Flax (JAX): Conv1D For Text Classification

Explain Network Predictions using LIME Algorithm

In this section, we have tried to explain predictions made by our network using LIME algorithm. We'll be using an implementation of the algorithm available through lime python library. It let us generate visualization showing which words from our text example contributed to predicting a particular target label.

Please feel to check the below links if you are new to LIME and want to learn about it in-depth.

In order to explain predictions using LIME, we first need to create an instance of LimeTextExplainer which we have done below.

In [18]:
from lime import lime_text

explainer = lime_text.LimeTextExplainer(class_names=target_classes, verbose=True)

Now, we have randomly selected a text example from the test dataset and made predictions on it using our trained network. Our network correctly predicts the target label as Sci/Tech for the selected text example.

Apart from this, we have also defined the prediction function in the below cell. The function takes a list of text examples as input and returns their prediction probabilities using our model. The function tokenizes data and then gives it to the network to make predictions.

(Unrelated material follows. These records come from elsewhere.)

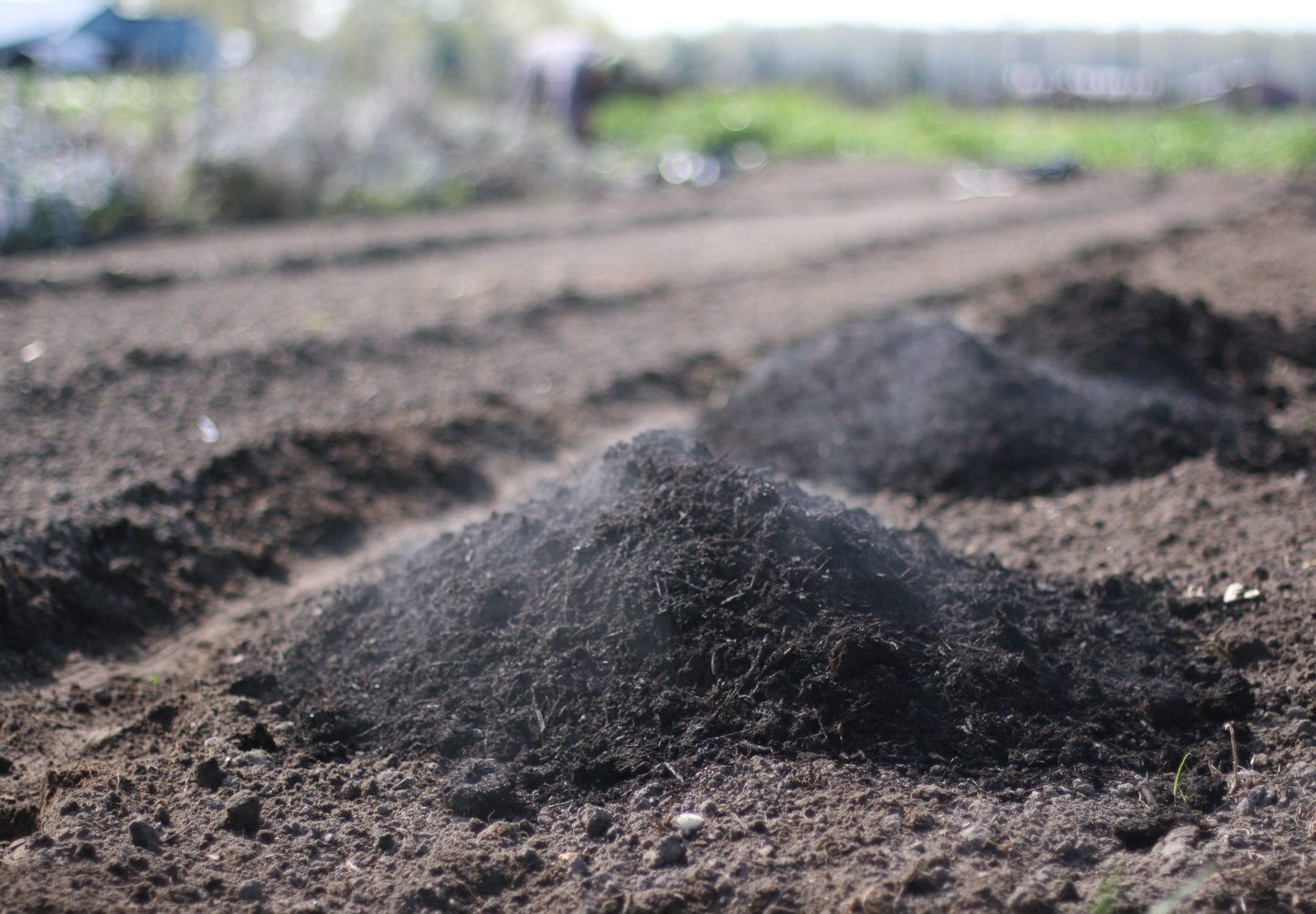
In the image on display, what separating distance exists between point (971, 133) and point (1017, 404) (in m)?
15.8

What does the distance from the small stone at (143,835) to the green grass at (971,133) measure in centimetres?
1612

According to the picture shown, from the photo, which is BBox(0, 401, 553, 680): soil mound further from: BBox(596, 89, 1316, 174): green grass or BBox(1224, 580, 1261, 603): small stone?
BBox(596, 89, 1316, 174): green grass

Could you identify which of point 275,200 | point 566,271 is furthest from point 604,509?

At last, softmax activation is applied to the output of the network to convert it to probabilities and returned from the function.

In [19]:
import numpy as np

def make_predictions(X_batch_text):
    X_batch = pad_sequences(tokenizer.texts_to_sequences(X_batch_text), maxlen=max_tokens, padding="post", truncating="post", value=0.)
    logits = model.apply(final_weights, jnp.array(X_batch))
    preds = linen.softmax(logits)
    return preds.to_py()

rng = np.random.RandomState(1234)
idx = rng.randint(1, len(X_test_text))

print("Prediction : ", target_classes[model.apply(final_weights, X_test_vect[idx:idx+1]).argmax(axis=-1)[0]])
print("Actual :     ", target_classes[Y_test[idx]])
Prediction :  Sci/Tech
Actual :      Sci/Tech

Below, we have first generated an Explanation object by calling explain_instance() method on LimeTextExplainer object. We have given text examples, prediction function, and the target label to the method. This explanation object has details about words contributing to prediction.

Then, we have called show_in_notebook() method on Explanation object to generate a visualization showing words contributing to predicting the target label as Sci/Tech.

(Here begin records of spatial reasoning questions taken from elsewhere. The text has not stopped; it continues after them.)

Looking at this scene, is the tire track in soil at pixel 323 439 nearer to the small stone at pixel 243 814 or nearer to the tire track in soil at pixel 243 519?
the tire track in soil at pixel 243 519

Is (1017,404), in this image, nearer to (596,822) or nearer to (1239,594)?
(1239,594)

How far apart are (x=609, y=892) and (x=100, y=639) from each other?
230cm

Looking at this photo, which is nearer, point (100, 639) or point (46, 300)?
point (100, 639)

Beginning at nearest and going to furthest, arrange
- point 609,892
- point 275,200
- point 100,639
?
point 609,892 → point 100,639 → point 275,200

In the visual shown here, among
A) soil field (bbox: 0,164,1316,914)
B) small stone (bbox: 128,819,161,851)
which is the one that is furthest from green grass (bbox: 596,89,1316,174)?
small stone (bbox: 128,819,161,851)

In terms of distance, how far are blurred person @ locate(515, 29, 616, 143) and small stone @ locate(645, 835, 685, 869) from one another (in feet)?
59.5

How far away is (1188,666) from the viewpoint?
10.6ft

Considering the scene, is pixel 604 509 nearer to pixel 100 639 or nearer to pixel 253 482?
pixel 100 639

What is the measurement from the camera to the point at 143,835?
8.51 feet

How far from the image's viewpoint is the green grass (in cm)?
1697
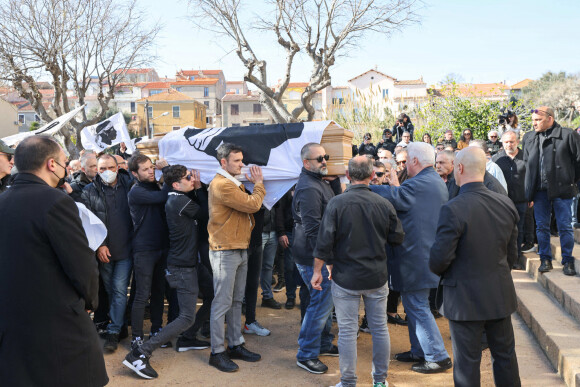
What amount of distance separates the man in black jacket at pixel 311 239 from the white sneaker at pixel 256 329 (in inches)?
42.0

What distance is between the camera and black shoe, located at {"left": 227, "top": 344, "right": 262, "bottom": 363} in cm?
507

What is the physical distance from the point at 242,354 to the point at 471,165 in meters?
3.02

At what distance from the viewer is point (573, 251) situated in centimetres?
647

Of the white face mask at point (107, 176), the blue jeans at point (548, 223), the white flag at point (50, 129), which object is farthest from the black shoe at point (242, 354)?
the white flag at point (50, 129)

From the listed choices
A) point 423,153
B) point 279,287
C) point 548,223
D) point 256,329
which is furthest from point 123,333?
point 548,223

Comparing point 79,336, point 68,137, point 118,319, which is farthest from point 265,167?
point 68,137

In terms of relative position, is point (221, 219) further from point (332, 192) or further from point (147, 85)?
point (147, 85)

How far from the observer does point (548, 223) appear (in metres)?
6.32

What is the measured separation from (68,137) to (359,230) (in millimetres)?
18241

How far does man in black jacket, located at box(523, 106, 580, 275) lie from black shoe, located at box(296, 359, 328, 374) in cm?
336

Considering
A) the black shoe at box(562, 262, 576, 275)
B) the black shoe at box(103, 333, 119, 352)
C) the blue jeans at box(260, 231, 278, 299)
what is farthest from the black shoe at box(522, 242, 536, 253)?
the black shoe at box(103, 333, 119, 352)

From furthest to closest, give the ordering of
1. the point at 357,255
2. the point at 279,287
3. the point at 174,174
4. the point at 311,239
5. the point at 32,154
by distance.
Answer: the point at 279,287
the point at 174,174
the point at 311,239
the point at 357,255
the point at 32,154

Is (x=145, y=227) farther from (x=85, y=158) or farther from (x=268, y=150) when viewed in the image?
(x=268, y=150)

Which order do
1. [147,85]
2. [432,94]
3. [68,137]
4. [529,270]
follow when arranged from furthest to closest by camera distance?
[147,85] → [68,137] → [432,94] → [529,270]
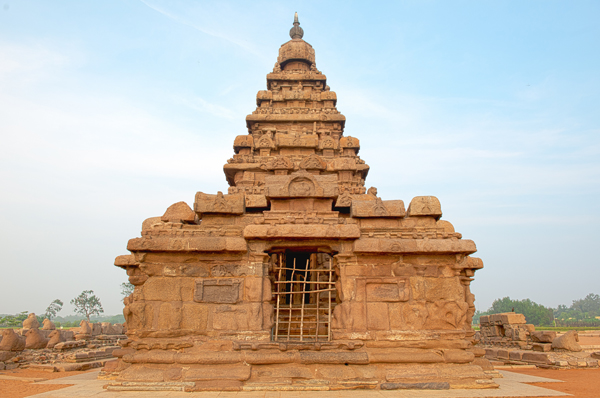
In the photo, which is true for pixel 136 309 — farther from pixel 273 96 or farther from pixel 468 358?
pixel 273 96

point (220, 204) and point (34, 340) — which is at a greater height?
point (220, 204)

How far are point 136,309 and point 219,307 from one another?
1.53 m

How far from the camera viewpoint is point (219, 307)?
704cm

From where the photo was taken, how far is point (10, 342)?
43.5 feet

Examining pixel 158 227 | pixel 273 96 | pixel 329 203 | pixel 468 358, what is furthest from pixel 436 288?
pixel 273 96

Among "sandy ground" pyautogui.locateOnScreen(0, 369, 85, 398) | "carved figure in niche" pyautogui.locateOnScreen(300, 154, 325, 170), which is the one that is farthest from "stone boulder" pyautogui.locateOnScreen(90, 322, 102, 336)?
"carved figure in niche" pyautogui.locateOnScreen(300, 154, 325, 170)

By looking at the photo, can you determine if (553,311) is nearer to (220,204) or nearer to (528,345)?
(528,345)

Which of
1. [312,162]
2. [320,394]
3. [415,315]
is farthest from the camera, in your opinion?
[312,162]

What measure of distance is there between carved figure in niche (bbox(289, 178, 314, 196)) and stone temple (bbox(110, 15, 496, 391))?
2 cm

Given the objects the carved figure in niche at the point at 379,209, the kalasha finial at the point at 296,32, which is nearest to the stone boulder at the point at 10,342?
the carved figure in niche at the point at 379,209

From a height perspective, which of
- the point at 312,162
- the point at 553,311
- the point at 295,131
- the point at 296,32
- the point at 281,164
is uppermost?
the point at 296,32

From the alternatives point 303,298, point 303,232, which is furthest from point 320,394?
point 303,232

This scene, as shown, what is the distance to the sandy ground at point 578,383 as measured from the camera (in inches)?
289

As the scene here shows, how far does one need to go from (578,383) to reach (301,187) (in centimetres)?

We can notice from the visualization that words like 'RFID', 'privacy', 'frequency', 'identification', etc are used for predicting the target label as Sci/Tech which makes sense as they are commonly used in the field.

In [ ]:
explanation = explainer.explain_instance(X_test_text[idx], classifier_fn=make_predictions, labels=Y_test[idx:idx+1].to_py())
explanation.show_in_notebook()

Flax (JAX): Conv1D For Text Classification

Approach 2: Multiple Conv1D Layers Network (Max Tokens=50, Embedding Length=128, Conv Output Channels=32,32)

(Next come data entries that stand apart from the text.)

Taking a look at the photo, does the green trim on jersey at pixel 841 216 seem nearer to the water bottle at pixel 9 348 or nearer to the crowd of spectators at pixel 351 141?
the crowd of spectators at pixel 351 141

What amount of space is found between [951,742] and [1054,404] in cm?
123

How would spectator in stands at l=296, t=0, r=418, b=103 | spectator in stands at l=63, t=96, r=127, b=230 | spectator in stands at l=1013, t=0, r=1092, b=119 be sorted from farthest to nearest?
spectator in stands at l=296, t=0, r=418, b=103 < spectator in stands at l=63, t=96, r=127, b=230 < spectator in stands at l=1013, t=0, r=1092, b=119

Our approach in this section uses multiple convolution layers. The majority of the code in this section is the same as our code from the previous section except for the definition of neural network which uses two 1d convolution layers this time instead of one.

Define Network

In this section, we have defined a network that we'll use for our text classification task in this section. The network consists of one embedding layer, two convolution layers, and one dense layer. We have again used the embedding length of 128 in this section as well. The two convolution layers have 32 output channels and a kernel size of 7. The output of the embedding layer is given to the convolution layer. The relu activation is applied to the output of the first convolution layer and then max-pooling operation is performed on it. The output of max-pooling is given to the second convolution layer. Then, we have applied relu activation to the output of the second convolution layer and given it to the dense layer. The output of the dense layer is returned as a prediction of the network.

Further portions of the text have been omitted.